6 Conclusion and Future Work

Modern accelerators, currently embedded in heterogeneous systems, offer massive parallelism for compute-intensive applications, but often suffer from memory bandwidth limitations. Our work investigates the benefits of building accelerators with application-specific parallel memories as a solution to alleviate this bottleneck. Our approach is especially effective for applications with large sets of concurrent accesses.

To this end, we proposed an end-to-end workflow which analyzes the application access trace, configures and builds a custom non-redundant parallel memory (e.g., PolyMem), optimized for the data-intensive kernel of interest, generates our parallel-memory accelerator in hardware, and embeds it in the original host code.
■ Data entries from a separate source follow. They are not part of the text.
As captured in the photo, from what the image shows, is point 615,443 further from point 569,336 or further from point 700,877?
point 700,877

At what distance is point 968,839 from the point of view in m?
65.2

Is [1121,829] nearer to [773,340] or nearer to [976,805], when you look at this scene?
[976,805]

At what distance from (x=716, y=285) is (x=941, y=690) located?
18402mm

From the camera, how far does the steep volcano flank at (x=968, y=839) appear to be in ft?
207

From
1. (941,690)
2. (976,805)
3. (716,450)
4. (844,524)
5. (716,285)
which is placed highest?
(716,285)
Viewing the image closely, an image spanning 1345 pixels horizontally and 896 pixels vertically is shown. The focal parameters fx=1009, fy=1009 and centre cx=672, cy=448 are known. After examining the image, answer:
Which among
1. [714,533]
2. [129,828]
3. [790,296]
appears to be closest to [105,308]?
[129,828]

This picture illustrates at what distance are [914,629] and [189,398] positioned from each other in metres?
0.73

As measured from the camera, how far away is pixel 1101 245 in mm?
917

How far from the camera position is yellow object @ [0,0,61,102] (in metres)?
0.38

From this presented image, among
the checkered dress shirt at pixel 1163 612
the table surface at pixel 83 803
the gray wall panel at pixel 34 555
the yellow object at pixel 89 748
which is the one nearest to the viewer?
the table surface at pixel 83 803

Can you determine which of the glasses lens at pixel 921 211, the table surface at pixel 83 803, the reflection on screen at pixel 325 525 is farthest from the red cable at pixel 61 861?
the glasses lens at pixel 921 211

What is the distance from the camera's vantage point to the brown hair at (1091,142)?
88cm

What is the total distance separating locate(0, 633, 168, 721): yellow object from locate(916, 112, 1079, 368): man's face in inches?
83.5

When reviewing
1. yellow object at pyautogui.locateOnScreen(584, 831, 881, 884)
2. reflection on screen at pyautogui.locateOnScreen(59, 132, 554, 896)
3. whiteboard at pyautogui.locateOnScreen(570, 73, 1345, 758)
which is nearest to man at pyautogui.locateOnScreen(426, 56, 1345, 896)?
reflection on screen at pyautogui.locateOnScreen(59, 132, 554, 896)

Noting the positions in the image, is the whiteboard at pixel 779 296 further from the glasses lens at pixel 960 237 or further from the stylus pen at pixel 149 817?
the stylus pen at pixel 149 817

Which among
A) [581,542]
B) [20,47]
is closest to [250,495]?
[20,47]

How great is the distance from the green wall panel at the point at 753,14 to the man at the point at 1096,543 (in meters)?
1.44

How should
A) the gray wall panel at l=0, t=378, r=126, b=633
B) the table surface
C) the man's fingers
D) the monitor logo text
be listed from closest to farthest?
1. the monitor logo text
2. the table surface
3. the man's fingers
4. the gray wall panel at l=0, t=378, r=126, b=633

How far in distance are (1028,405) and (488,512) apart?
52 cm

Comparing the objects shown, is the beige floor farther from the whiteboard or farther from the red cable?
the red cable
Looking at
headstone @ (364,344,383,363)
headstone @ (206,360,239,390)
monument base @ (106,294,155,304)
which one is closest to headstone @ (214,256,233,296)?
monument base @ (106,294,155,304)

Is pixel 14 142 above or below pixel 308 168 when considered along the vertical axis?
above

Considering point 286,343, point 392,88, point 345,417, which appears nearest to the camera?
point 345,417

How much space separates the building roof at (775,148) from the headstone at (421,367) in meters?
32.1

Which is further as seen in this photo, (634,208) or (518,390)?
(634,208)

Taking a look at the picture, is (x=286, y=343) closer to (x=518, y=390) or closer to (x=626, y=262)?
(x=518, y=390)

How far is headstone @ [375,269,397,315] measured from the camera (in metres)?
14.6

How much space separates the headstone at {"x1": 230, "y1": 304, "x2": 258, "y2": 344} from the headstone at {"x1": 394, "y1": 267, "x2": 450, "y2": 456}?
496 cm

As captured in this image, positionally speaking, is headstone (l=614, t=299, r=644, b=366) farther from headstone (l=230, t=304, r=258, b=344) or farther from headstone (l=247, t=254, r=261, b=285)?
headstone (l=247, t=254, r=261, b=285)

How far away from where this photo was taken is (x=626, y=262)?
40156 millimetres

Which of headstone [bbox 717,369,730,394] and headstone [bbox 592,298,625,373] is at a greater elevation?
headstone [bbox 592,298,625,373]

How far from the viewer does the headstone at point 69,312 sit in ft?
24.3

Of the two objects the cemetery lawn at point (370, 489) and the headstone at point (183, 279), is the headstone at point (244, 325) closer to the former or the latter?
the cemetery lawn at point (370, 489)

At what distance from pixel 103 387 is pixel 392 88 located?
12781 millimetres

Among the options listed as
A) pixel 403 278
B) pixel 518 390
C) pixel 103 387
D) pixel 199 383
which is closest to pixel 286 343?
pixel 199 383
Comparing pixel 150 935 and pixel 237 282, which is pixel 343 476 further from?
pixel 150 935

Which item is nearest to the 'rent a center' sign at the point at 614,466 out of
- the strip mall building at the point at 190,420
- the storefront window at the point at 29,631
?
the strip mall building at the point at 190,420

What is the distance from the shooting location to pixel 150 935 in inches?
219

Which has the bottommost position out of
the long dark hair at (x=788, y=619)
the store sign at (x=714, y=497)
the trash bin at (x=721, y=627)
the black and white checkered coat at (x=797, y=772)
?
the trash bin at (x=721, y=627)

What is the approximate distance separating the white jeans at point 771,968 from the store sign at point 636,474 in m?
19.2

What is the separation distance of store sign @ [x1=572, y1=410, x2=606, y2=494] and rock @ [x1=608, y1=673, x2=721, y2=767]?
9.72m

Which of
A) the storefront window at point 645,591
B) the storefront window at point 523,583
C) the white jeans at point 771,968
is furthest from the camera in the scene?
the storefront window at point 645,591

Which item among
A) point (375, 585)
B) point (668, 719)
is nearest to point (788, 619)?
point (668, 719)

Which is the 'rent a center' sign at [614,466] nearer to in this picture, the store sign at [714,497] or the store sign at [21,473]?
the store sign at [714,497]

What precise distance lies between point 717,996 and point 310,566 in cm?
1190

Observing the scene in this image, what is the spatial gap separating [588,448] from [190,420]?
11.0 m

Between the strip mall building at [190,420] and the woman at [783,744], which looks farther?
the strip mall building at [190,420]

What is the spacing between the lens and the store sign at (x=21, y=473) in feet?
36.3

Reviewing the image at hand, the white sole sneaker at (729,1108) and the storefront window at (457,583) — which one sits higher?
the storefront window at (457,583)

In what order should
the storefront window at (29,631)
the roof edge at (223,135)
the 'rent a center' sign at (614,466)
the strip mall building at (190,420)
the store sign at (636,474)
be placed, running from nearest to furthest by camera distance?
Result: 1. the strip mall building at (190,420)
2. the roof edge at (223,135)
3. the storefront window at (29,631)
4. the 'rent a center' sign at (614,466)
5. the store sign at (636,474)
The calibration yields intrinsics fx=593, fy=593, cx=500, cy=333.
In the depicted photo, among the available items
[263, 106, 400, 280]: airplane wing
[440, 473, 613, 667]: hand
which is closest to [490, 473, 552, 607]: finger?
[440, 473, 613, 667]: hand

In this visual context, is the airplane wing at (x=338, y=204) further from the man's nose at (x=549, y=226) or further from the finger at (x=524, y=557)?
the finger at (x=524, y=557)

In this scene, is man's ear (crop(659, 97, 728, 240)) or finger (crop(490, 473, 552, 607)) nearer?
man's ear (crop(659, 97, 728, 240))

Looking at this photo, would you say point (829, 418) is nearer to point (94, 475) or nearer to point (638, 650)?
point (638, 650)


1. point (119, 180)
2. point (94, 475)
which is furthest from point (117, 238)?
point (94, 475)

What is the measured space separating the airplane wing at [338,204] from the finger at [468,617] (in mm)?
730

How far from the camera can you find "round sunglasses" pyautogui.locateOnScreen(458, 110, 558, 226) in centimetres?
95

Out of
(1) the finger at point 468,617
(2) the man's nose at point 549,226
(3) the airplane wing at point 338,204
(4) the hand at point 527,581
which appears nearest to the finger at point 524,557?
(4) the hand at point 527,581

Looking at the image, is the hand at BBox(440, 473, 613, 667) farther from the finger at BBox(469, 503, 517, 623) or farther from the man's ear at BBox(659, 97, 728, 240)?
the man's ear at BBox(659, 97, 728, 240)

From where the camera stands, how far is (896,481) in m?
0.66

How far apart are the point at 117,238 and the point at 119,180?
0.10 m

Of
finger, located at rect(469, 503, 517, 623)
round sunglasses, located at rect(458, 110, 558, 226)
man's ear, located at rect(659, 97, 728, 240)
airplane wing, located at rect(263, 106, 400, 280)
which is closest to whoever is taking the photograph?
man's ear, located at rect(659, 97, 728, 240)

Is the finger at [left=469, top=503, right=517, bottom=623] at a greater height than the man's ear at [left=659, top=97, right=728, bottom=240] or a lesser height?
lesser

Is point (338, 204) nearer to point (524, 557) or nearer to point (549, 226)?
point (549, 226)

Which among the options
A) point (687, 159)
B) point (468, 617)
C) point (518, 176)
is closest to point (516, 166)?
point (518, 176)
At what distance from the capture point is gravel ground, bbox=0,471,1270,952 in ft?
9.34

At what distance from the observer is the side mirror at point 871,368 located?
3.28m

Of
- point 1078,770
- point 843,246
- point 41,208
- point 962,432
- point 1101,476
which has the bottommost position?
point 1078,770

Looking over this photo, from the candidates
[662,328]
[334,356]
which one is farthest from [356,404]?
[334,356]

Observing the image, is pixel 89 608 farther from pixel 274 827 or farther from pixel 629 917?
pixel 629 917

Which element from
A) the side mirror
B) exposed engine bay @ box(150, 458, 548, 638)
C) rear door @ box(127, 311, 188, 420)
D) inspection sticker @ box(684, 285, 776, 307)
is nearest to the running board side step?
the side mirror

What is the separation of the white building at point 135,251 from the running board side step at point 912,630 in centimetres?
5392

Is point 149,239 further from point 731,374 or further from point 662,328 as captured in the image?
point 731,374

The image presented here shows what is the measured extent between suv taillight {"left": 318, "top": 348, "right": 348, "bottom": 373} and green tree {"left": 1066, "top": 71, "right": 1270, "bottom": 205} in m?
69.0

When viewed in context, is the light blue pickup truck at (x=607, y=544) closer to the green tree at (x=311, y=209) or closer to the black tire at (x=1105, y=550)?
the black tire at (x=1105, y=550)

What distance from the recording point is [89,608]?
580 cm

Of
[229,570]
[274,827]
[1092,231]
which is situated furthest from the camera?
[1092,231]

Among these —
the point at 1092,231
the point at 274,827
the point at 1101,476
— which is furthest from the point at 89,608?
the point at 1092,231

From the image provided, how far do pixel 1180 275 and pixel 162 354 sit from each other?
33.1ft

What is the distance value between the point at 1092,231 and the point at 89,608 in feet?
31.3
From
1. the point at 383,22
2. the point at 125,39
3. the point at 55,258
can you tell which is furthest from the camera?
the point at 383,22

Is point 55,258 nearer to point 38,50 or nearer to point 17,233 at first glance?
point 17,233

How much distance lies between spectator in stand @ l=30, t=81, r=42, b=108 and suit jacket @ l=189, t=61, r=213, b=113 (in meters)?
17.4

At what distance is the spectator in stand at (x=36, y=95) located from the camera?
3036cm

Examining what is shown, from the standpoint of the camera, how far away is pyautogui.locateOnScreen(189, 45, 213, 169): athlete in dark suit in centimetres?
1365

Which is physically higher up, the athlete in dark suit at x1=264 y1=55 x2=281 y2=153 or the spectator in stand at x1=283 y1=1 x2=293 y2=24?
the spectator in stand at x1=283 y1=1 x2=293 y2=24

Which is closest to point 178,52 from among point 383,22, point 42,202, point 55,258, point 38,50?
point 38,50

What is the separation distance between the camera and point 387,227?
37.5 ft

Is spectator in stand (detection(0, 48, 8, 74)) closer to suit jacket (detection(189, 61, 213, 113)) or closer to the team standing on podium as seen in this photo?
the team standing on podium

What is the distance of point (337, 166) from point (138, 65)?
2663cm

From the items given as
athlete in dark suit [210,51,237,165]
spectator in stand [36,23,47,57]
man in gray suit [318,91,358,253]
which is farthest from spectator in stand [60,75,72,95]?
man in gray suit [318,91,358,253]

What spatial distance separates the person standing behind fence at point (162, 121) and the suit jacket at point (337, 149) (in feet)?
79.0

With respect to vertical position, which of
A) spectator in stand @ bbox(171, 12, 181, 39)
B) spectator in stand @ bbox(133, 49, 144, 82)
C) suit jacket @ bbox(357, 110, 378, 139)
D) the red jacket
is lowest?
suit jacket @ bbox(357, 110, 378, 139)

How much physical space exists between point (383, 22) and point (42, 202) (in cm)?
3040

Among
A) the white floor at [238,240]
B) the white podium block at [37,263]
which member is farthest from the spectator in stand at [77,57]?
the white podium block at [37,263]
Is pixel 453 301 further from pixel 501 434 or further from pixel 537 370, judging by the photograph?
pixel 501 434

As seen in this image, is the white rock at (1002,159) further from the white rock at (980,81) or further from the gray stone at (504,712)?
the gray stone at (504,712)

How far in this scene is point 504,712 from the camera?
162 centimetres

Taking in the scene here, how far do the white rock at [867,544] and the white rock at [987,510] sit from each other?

We have empirically validated our approach using Sparse STREAM with 10 different access densities. We demonstrated that we can instantiate and benchmark all 10 designs in real hardware (i.e., a Maxeler system and the MAX-PolyMem version). Our experimental results demonstrate clear bandwidth gains, and closely match our model’s predictions. Our on-going work focuses on the analysis of more applications. In the near future, we aim to improve/automate the access traces extraction, a more efficient integration of the parallel-memory accelerator into the host application, and an extension of the model towards accurate full-application performance prediction.